Further enhancing their strategic alliance, Broadcom and Alphabet also announced an expanded collaboration with Anthropic, a prominent developer of large language models (LLMs). This extension grants Anthropic access to an impressive 3.5 gigawatts of TPUs, with deployment slated to commence in 2027. The distribution of these TPUs will be facilitated through both Google Cloud and direct supply channels from Broadcom. The terms of this arrangement suggest a degree of flexibility, contingent upon Anthropic's commercial achievements. This latest agreement builds upon an existing order, under which Anthropic is set to receive $21 billion worth of TPUs from Broadcom within the current fiscal year. Previously, Broadcom had projected achieving $100 billion in custom AI chip revenue solely in fiscal year 2027. With these new developments, industry observers suggest that this forecast may even be conservative. Importantly, during its most recent earnings call, Broadcom indicated that TPU sales are expected to yield gross margins comparable to those generated by its broader semiconductor business. Concurrently, Broadcom continues to attract new ASIC clientele, including notable players such as OpenAI, who are actively seeking to reduce their sole reliance on Nvidia's graphics processing units (GPUs).

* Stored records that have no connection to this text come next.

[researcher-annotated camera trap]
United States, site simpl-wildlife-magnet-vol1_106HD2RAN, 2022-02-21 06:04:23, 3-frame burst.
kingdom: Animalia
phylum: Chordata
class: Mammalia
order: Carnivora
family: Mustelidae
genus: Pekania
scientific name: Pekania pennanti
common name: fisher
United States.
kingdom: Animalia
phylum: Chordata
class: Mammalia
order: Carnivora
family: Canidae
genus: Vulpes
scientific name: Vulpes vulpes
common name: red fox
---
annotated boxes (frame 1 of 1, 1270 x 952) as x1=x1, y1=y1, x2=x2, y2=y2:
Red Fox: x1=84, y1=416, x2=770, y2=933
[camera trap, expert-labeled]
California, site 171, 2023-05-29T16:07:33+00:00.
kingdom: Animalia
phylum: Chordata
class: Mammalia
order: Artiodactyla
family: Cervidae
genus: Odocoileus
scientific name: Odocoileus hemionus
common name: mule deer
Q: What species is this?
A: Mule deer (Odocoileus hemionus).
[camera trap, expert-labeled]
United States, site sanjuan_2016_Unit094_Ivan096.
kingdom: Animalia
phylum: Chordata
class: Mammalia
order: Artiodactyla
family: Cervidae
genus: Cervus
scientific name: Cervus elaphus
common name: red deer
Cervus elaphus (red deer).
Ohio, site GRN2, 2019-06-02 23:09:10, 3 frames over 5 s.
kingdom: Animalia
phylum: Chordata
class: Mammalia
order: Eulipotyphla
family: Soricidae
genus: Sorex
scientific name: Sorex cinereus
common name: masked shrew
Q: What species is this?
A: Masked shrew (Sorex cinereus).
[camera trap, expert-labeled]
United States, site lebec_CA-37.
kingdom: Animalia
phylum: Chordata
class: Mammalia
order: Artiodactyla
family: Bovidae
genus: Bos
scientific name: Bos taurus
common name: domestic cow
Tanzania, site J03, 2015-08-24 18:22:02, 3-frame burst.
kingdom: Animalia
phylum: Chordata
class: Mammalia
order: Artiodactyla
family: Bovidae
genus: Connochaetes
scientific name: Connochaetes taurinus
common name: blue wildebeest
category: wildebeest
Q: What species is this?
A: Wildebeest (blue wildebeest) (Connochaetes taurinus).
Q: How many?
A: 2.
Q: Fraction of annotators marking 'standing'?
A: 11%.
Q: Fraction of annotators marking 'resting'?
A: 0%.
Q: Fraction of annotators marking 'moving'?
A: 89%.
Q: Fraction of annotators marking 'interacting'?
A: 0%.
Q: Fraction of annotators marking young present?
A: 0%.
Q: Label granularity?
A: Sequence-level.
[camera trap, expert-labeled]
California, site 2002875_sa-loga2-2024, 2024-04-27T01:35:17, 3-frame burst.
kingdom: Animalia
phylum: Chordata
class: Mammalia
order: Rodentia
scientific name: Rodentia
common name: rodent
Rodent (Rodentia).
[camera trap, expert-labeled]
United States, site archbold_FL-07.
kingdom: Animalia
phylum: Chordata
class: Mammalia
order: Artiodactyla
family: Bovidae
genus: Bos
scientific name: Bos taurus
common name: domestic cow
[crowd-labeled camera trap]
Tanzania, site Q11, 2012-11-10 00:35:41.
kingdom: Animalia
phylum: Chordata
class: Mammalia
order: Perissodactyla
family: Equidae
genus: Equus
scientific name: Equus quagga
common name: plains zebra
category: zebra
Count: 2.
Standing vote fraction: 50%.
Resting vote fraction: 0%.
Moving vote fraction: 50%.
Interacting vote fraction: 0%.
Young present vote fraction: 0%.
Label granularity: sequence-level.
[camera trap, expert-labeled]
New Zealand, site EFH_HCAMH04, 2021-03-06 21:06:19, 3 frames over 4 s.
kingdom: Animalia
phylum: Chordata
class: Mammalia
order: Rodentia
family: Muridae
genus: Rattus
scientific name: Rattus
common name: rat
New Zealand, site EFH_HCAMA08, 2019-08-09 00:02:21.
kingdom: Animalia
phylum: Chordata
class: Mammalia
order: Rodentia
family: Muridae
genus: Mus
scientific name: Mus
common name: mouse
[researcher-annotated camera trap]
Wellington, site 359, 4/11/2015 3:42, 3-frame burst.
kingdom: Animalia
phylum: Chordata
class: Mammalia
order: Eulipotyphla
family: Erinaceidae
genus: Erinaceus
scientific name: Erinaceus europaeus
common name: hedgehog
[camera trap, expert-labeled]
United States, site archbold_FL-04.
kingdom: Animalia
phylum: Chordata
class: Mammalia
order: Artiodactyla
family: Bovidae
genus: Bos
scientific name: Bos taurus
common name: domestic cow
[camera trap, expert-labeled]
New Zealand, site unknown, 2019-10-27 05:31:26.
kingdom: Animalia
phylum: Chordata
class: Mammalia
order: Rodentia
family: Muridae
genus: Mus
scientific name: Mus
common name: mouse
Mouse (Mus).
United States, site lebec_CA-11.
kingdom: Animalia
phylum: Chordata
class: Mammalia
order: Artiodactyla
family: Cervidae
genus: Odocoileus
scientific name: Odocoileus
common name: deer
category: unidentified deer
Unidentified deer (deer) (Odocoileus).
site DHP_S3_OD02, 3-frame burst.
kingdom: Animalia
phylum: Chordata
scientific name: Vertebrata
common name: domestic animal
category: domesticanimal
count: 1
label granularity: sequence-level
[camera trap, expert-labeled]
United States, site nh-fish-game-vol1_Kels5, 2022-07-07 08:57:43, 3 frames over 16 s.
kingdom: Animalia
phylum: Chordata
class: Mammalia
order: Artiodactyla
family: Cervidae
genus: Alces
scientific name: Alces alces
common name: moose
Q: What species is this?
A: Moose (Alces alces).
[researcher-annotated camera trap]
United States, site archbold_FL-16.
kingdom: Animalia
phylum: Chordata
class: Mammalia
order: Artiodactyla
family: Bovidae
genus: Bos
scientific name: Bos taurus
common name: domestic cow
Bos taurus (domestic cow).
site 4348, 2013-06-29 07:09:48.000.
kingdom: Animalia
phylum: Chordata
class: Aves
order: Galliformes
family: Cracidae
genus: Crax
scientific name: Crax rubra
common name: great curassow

This renewed and expanded partnership between Broadcom and Alphabet signifies a pivotal moment for Broadcom, eradicating major investor anxieties concerning potential margin erosion and the loss of its TPU business. The robust demand for AI chips, coupled with Broadcom's strengthened position through this strategic alliance, unequivocally positions the company as a compelling growth investment in the current market landscape. Investors should consider this development as a strong indicator of Broadcom's sustained relevance and future potential in the rapidly evolving artificial intelligence sector. This collaboration not only safeguards Broadcom's market share but also propels it towards achieving and potentially exceeding its ambitious revenue targets in the realm of custom AI chip solutions.